I left them in the sitting room so I don’t know what they are planning. I fear for Bolanle but I am a coward. I know I should show Bolanle the arm of friendship. I should not pretend she is a stranger when the other wives are around. I should tell her to be careful but I can’t. I am afraid of these women. I will just keep quiet and watch. What else can a shit packer do?
CHAPTER SIX
RAT HEAD
IF BOLANLE HAD KNOWN what lay in wait for her, perhaps she wouldn’t have ventured to spend so long in the market, wandering from stall to stall. Before she spotted the small crowd gathered in front of her home, s
he smelled Mama Elepa’s groundnuts burning. As Bolanle moved closer, she was sure she could make out Mama Elepa’s fragile frame on their veranda, bent over from decades of carting firewood. Most of the women she saw were standing with their hands clasped behind their backs. Some had their hands on their heads and were hopping from leg to leg as if their bladders held them hostage. Taju was leaning against a pillar scratching his chin.
Iya Segi’s voice was loudest. “Woe,” she yelled.
Iya Femi was screaming in tongues. Iya Tope had an arm around Segi but the arm was limp like a wet cloth. Segi’s eyes were red from weeping. Everyone looked around nervously.
“She wants to kill him!” Iya Segi pointed when Bolanle was within a few steps of the commotion.

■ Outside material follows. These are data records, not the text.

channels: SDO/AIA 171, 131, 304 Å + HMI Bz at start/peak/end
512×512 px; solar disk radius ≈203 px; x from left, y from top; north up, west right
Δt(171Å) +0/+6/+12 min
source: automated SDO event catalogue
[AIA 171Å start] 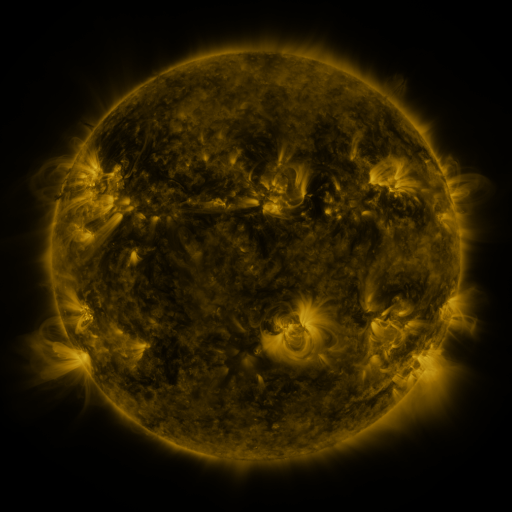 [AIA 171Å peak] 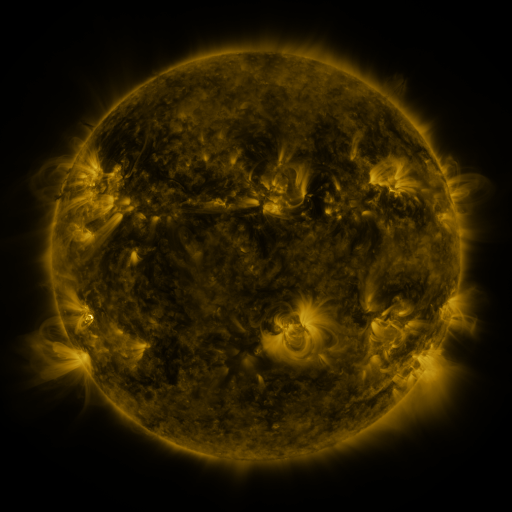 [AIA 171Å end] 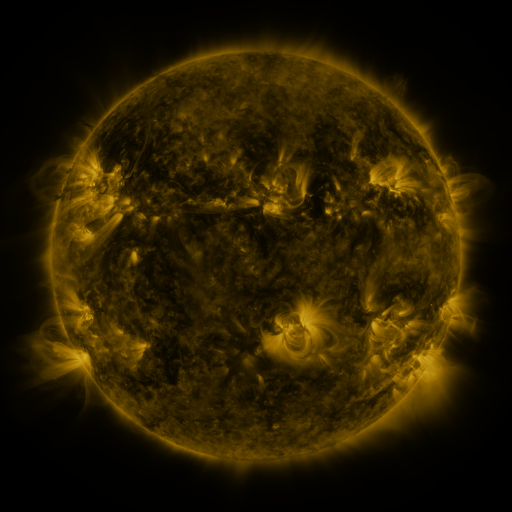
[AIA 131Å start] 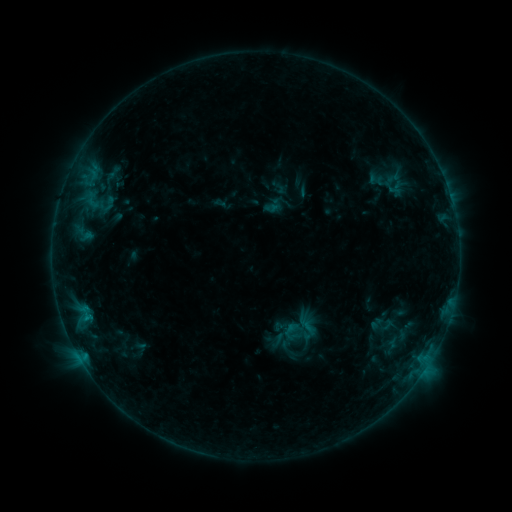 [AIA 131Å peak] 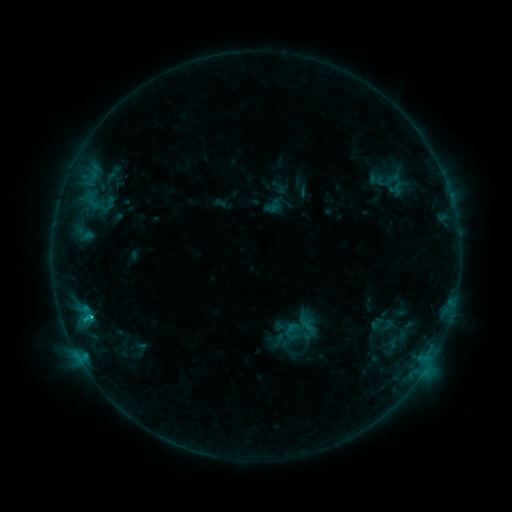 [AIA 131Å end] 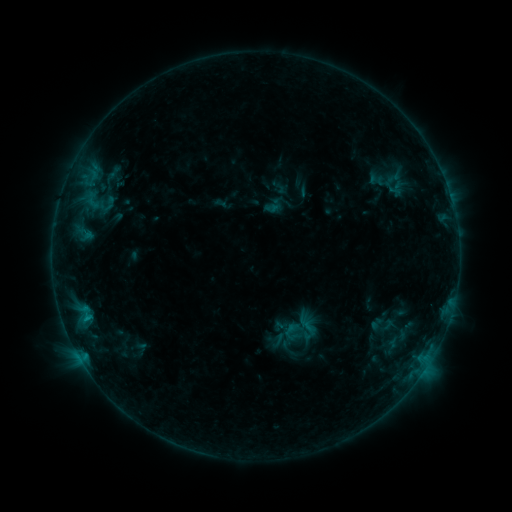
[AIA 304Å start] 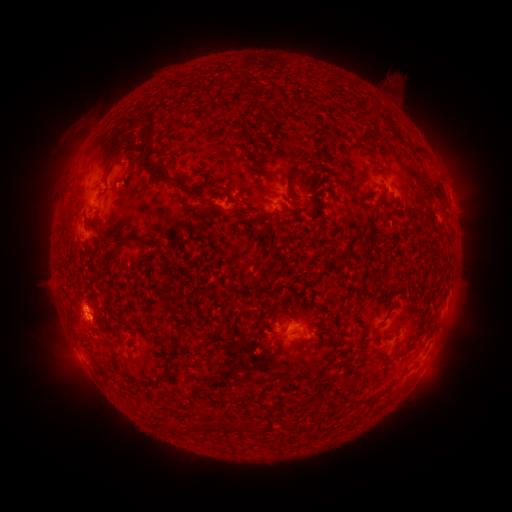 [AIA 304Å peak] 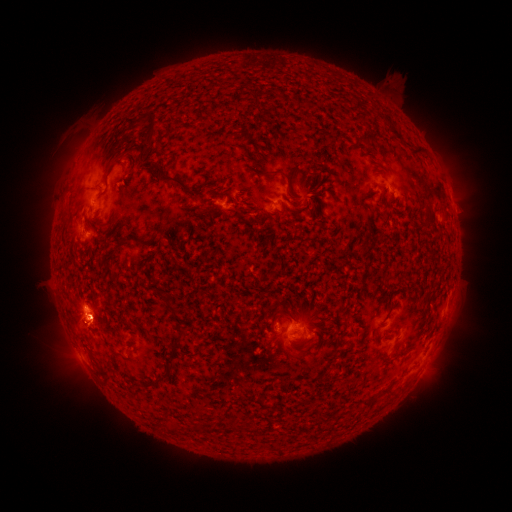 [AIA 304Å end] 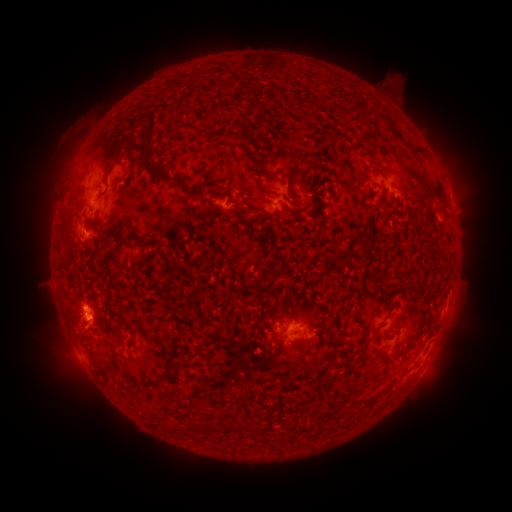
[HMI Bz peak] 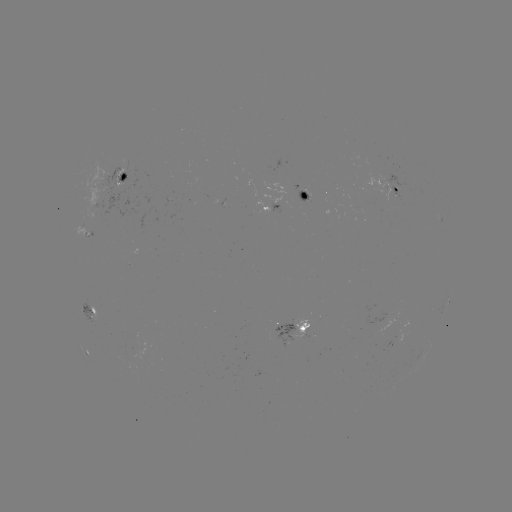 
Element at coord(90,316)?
C1.1 flare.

“What did my father ever do to her? I am not married yet. She wants to kill my father with juju before he walks me down the aisle!” Segi flopped to the concrete floor and the spectators standing by rushed to her aid.
“Of what use is she? She cannot have children. Her womb is dead. She wants to kill our husband to save herself from shame. I am too young to be a widow,” Iya Femi added.
As soon as Bolanle stepped onto the concrete floor of the veranda, the crowd went quiet. The bystanders parted and created a path for her. When she got to the sitting room, Baba Segi was in his armchair. His arms were slung over the sides, his great legs stretched out in front of him like logs.
“Good evening, Baba Segi. Why have you not changed your clothes?” Bolanle asked.
“Where have you been?”
“It is not even six yet. I am here on time like I said I would be.”
“The question I am asking is: where have you been?” His voice was deep and hollow, like the aftermath of a drumbeat.